### Task statement
Carry on the blog post below about digitizing exercises from old math textbooks, picking up right after its final sentence.

### Source excerpt
16 August 2024

Digitising Old Textbook Exercises

I have a pretty extension collection of old maths books. They’re very cheap to pick up in second hand bookstores, and the only thing stopping me from buying them all the time is the lack of space in my house!


I was browsing through ‘A New Course in Algebra’ this morning. It’s from 1959, so not particularly old compared to some other textbooks in my collection. It’s full of long algebra exercises with tonnes of challenge. I’m not suggesting we use these exercises in their entirety (I may be old fashioned, but even I draw the line at giving my students fifty sets of double brackets to expand!). But they do provide some nice ideas, particularly for extension questions.


I've blogged about the treasures I've found in old textbooks many times before (for example in my post about Elementary Algebra for Schools), and once I even had a team of teachers type up some of the exercises. I also have page on my blog where teachers can access online versions of old textbooks, going back to the 1500s. 

Today I thought I’d try something different. I took some pictures of exercises and tried converting them to PDFs using mathpix.com.

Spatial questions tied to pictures

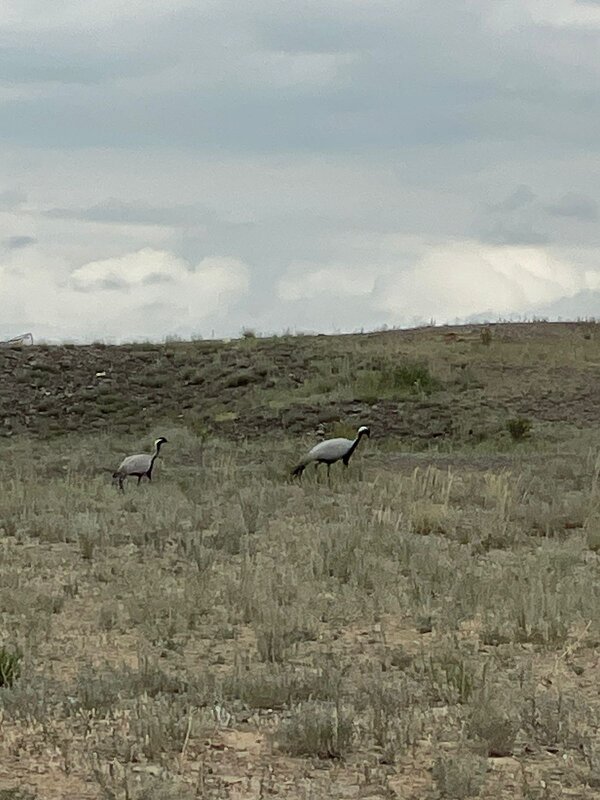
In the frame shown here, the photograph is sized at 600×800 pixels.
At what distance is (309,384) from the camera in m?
37.5

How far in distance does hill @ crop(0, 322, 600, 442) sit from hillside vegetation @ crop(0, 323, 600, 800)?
12.6 ft

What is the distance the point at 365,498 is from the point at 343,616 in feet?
27.7

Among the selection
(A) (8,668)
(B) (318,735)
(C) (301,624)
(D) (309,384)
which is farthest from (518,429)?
(B) (318,735)

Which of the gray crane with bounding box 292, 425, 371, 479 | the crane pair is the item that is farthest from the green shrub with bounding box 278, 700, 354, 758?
the gray crane with bounding box 292, 425, 371, 479

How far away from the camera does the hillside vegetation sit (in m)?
7.04

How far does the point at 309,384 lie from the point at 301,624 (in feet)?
88.3

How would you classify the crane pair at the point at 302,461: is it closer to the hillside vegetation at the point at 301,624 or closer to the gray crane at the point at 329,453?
the gray crane at the point at 329,453

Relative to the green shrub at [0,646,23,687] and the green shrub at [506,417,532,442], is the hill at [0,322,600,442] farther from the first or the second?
the green shrub at [0,646,23,687]

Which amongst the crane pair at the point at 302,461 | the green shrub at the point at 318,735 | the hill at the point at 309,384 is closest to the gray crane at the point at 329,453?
the crane pair at the point at 302,461

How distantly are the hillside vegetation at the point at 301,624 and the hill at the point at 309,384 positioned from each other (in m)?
3.85

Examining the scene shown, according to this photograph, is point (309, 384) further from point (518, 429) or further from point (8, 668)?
point (8, 668)

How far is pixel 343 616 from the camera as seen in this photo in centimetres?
1130

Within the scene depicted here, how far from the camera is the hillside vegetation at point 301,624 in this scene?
704cm

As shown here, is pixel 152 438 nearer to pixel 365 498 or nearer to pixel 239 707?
pixel 365 498
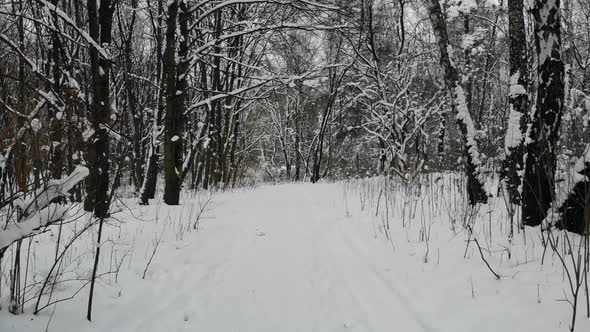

### Result
I didn't really know what to expect, but the quality of the output blew my mind! 

I randomly took some photos of pages from the textbook on my phone. I uploaded them to Mathpix and it instantly converted them to very high quality electronic versions. I'm shocked that it was able to read the pictures so well! Below are my initial attempts (note that I was randomly taking photos of various pages in the book, hence these aren't full exercises).

Here's the first photo I took:


And here's what Mathpix gave me. It is spot on.



I tried something which I thought might be harder to read (the indices in the textbook are a bit blurry):


But it had no trouble with this at all (this is an extract from this exercise - I have rearranged it in Word. I love these questions...)


I wondered if it could cope with surds and the answer is yes. 



This exercise on expanding double brackets came out clearly too. 


Compare this exercise with equivalent exercises in modern textbooks. So much thought has gone into it. I suspect that many modern day Key Stage 3 'top set' classes just practise the basics of expanding double brackets and then move on, instead of being given the opportunity to really strengthen their algebraic fluency by attempting questions like these.


And one final example - solving quadratic equations. 


Again, Mathpix converted it perfectly. Again, there are some great questions in this exercise.

Just as I got very excited about all this, I realised that Mathspix limits me to only ten free snips, and I used them all very quickly...

But it's so interesting to see that there's huge potential here to make very useable versions of some these old exercises. And yes - the answers are at the back of the book! So they could be converted too.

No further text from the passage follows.